- _PASSAGE TO READ_
■ ■ ■ ■ ■

The winter, while atypically warm, has been typically dry. This dryness (we haven’t seen as much as a cloud in two weeks) leads to dusty, dirty air. Winds bring sand from the Kalahari Desert and the abundance of diesel fumes hang in the air like a thick brown blanket. Sunrise best showcases the unnatural pollutants in the air. Beams of sunlight are trapped by brown haze, and a foggy mess hangs in between the great hills of the city. The skyline rises up out of the ashes, seemingly growing taller in order to reach the fresh air above.

The air flows in through my nose, irritating every bronchiole. The altitude (6000 feet above sea level) can steal one’s breath quickly. The pollution simply complicates the issue. Stef and I both have shallow coughs at the moment, our bodies reacting to the uninvited particulates that invade our every inhalation.

Also into the nose comes the smell of urban Africa. As it is winter, the scent of burning rubbish hangs loosely in the air. Every evening, the homeless and the unfortunate millions with tin shacks to sleep in gather around fire, for light and heat. Today, the smell of the nearby squatter camps is faint, barely noticeable. Maybe the wind has changed direction. The smell of all sorts of trees is strong as well and even the red dust that clouds the air has an odor. It is difficult to describe, but it seems to have been cross-pollinated with the diesel fumes. It can almost be tasted.

■ ■ ■ ■ ■

(Entries drawn from a collection)
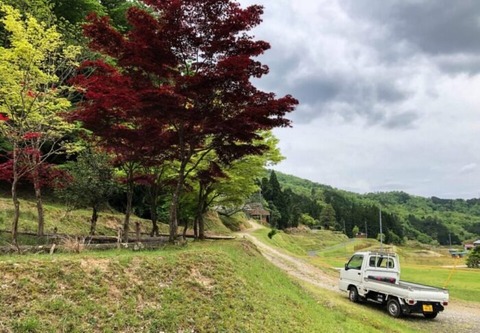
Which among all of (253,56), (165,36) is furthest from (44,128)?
(253,56)

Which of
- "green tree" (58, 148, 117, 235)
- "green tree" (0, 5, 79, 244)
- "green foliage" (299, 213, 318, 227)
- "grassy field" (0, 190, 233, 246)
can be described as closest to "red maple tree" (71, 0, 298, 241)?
"green tree" (0, 5, 79, 244)

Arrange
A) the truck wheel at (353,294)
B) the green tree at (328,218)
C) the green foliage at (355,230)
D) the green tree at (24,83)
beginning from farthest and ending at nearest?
1. the green tree at (328,218)
2. the green foliage at (355,230)
3. the truck wheel at (353,294)
4. the green tree at (24,83)

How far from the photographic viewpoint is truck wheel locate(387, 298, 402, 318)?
42.8 ft

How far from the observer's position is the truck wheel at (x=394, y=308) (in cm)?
1304

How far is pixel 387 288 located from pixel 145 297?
10.5 m

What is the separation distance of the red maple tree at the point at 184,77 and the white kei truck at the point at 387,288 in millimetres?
7503

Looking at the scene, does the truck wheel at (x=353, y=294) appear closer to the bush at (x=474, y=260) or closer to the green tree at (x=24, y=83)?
the green tree at (x=24, y=83)

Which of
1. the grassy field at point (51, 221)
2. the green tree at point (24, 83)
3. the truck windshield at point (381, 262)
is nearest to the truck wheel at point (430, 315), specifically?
the truck windshield at point (381, 262)

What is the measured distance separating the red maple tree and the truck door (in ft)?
24.9

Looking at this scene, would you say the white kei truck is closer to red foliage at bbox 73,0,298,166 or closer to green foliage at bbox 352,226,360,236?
red foliage at bbox 73,0,298,166

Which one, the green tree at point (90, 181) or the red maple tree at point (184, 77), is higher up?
the red maple tree at point (184, 77)

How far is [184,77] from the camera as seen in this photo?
10.8m

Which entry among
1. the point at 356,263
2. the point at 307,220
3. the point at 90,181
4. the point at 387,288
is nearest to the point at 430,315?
the point at 387,288

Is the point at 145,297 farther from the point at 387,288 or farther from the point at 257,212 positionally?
the point at 257,212
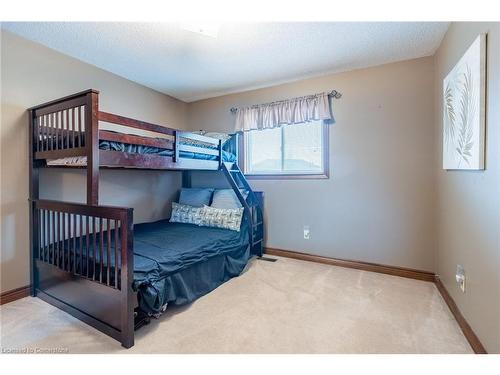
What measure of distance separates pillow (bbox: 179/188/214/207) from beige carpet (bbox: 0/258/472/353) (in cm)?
121

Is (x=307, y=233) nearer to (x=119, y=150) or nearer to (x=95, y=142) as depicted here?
(x=119, y=150)

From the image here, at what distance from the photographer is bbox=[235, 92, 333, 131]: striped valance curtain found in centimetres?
287

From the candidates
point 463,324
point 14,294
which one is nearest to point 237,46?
point 463,324

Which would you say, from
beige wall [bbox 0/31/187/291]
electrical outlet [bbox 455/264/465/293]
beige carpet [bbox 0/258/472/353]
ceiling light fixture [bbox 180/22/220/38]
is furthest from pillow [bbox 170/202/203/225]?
electrical outlet [bbox 455/264/465/293]

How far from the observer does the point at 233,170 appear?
319 centimetres

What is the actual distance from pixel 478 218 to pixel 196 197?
2783mm

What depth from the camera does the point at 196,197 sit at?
335 cm

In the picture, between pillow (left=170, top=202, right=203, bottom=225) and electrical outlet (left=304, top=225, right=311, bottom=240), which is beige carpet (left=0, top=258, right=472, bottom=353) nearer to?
electrical outlet (left=304, top=225, right=311, bottom=240)

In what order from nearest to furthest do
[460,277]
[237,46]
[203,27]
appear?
[460,277] → [203,27] → [237,46]

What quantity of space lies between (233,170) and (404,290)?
217 centimetres

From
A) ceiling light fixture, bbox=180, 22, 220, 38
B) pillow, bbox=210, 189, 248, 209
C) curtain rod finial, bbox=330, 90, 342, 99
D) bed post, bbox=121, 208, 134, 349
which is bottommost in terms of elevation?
bed post, bbox=121, 208, 134, 349

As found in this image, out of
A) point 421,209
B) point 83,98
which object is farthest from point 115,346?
point 421,209

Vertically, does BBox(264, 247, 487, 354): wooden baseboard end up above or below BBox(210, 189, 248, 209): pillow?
below
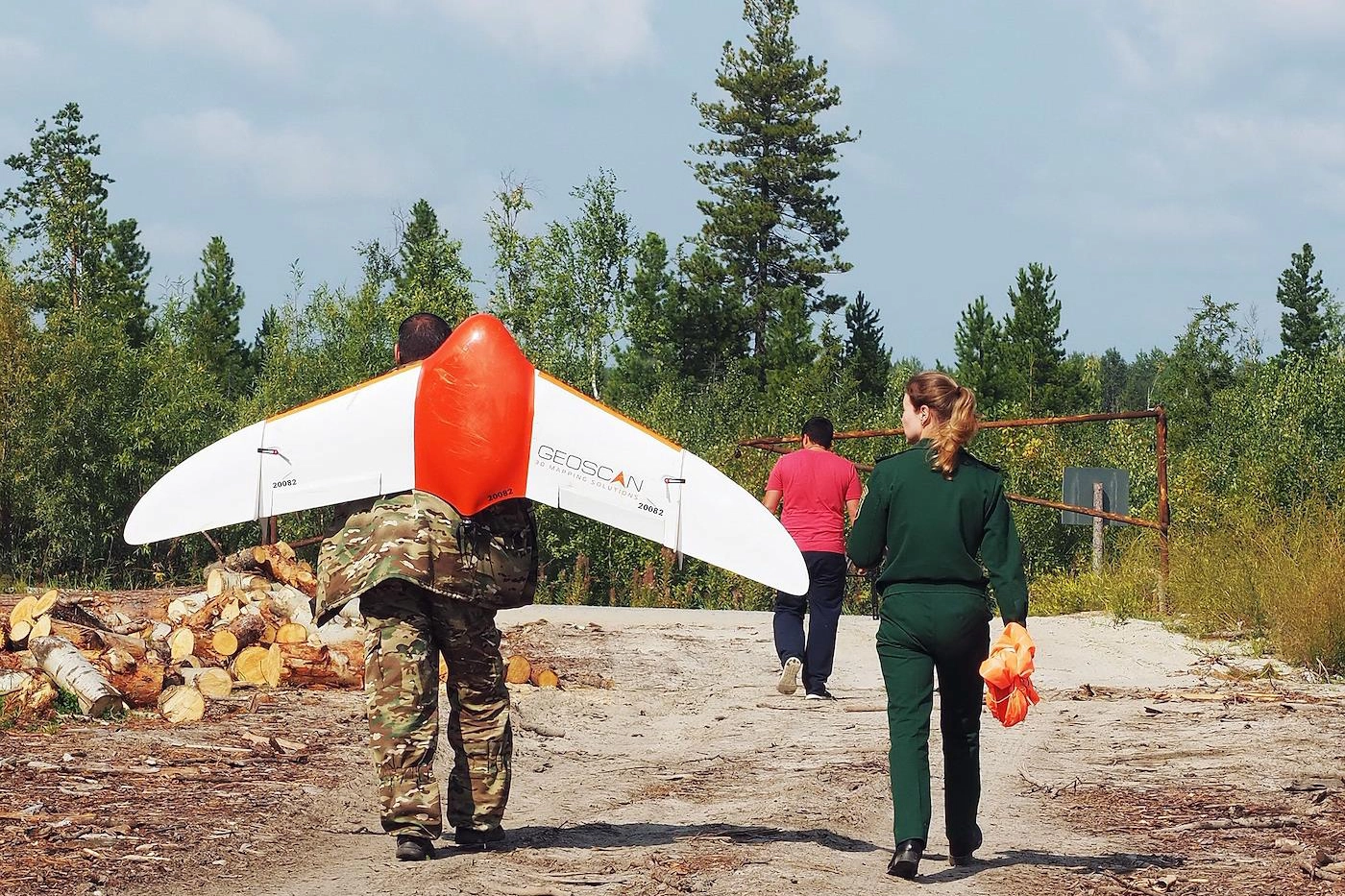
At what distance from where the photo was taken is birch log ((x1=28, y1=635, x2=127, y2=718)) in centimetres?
939

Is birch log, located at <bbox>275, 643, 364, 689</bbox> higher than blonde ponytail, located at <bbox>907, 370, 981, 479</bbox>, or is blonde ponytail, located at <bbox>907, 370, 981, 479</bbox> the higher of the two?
blonde ponytail, located at <bbox>907, 370, 981, 479</bbox>

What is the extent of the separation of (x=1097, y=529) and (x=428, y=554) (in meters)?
15.7

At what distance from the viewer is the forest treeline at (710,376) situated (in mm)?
23359

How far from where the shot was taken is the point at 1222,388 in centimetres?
6512

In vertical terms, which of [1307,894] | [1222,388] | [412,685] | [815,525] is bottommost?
[1307,894]

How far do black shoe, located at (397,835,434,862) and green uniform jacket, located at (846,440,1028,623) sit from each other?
200 centimetres

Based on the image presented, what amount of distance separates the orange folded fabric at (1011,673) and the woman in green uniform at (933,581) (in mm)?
63

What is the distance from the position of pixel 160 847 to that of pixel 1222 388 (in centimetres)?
6450

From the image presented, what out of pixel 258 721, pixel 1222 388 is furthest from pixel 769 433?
pixel 1222 388

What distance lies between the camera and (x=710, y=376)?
63562 millimetres

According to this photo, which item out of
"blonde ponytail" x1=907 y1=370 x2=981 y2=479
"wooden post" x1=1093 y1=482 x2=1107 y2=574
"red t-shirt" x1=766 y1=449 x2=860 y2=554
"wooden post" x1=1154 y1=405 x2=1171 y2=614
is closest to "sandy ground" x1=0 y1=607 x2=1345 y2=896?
"red t-shirt" x1=766 y1=449 x2=860 y2=554

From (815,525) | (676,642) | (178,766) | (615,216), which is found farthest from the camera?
(615,216)

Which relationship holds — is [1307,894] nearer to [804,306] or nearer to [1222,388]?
[804,306]

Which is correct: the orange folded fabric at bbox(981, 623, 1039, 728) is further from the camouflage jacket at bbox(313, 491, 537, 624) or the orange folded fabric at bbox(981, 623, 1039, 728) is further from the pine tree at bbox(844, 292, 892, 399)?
the pine tree at bbox(844, 292, 892, 399)
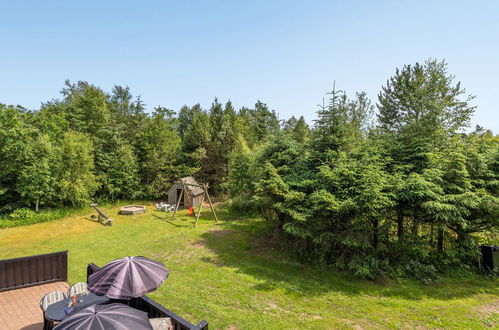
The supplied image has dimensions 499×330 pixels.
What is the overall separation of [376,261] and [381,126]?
621 inches

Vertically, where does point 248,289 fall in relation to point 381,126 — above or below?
below

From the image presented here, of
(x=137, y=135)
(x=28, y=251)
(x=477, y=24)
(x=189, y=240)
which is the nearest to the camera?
(x=477, y=24)

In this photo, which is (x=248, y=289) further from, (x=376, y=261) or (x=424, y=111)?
(x=424, y=111)

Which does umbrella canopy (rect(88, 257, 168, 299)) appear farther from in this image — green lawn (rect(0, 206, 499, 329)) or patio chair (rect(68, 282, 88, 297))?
green lawn (rect(0, 206, 499, 329))

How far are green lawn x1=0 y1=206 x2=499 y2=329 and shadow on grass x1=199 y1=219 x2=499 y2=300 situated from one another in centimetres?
3

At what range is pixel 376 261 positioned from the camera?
900 cm

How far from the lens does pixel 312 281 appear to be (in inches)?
347

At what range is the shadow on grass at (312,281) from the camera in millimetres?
8031

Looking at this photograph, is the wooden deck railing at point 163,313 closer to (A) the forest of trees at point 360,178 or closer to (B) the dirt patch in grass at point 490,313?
(A) the forest of trees at point 360,178

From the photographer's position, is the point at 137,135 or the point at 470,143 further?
the point at 137,135

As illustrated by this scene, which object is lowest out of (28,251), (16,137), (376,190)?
(28,251)

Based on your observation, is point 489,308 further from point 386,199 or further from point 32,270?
point 32,270

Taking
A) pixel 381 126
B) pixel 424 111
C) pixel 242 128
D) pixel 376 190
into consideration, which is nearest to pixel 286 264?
pixel 376 190

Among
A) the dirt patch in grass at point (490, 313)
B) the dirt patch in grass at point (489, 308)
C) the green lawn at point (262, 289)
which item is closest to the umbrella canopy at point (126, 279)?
the green lawn at point (262, 289)
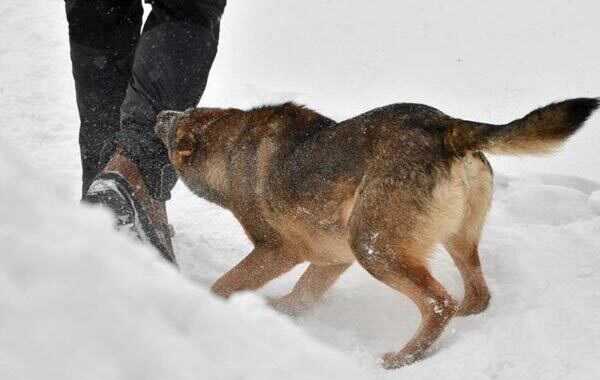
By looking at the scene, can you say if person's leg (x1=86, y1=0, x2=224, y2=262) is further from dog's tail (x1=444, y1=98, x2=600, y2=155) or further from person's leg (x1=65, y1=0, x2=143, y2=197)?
dog's tail (x1=444, y1=98, x2=600, y2=155)

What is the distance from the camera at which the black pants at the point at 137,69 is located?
3590 mm

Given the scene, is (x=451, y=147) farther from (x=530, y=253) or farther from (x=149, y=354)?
(x=149, y=354)

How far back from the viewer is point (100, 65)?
158 inches

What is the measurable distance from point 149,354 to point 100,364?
2.8 inches

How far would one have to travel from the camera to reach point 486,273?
3.52 m

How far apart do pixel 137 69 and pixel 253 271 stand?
1.08 m

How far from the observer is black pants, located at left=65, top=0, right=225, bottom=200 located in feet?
11.8

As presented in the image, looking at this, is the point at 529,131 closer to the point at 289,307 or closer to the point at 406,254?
the point at 406,254

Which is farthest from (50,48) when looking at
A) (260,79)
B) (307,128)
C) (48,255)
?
(48,255)

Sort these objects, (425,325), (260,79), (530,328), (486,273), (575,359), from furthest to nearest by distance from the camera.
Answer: (260,79) < (486,273) < (425,325) < (530,328) < (575,359)

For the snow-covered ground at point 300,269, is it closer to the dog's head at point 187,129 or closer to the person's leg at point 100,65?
the person's leg at point 100,65

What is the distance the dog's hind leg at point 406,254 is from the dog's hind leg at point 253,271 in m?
0.59

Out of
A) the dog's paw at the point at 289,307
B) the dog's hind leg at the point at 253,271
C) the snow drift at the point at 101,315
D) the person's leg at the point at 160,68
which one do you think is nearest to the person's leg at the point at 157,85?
the person's leg at the point at 160,68

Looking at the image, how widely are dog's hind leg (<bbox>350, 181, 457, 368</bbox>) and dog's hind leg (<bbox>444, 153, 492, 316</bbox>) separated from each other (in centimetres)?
25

■ ■ ■ ■ ■

- _REQUIRED WORK_
a - Transcribe the passage about the city's winter air word for word, starting at the words "The winter, while" and ending after "fresh air above.".
b - Continue the passage about the city's winter air from its last sentence.
The rows have no connection to the passage about the city's winter air.

- _PER-TASK OUTPUTS_
a -
The winter, while atypically warm, has been typically dry. This dryness (we haven’t seen as much as a cloud in two weeks) leads to dusty, dirty air. Winds bring sand from the Kalahari Desert and the abundance of diesel fumes hang in the air like a thick brown blanket. Sunrise best showcases the unnatural pollutants in the air. Beams of sunlight are trapped by brown haze, and a foggy mess hangs in between the great hills of the city. The skyline rises up out of the ashes, seemingly growing taller in order to reach the fresh air above.

b -
Every so often, one can smell a cheeseburger on the wind. This is not the fantasy of a homesick American. It is, rather, globalization at work. Within a stones throw of the Mission House is McDonalds. And the Big Mac tastes exactly the same. As if that weren’t enough, KFC lies across the street from there, frying up finger-licking good chicken just like the Colonel would have made it.

I would be able to see both restaurants from my vantage point on the balcony if not for Campus Square, a relatively new, relatively nice shopping center across the way. It features about 30 shops (banks, restaurants, a grocery store, and drug store) and it is emblazoned with advertisements on it’s otherwise blank back wall. I am confronted by a two-story, black-and-white Virgin Cosmetics advert. In Africa, there are very few places where an ad is not placed. It makes American streets looked positively uncluttered. The days’ news is hung on placards on every streetlight pole available. Every bus and taxi seems to have some place to sell me soap or concert tickets or corn meal. Buildings downtown are ablaze at night, neon towers of persuasive thinking. They light up for cell phone companies and Coca-Cola. They top out the tallest structures in glowing blue, green, yellow, and red. The eyes, sore from the sight of the grimy city below, are drawn to the shimmering spires of capitalism.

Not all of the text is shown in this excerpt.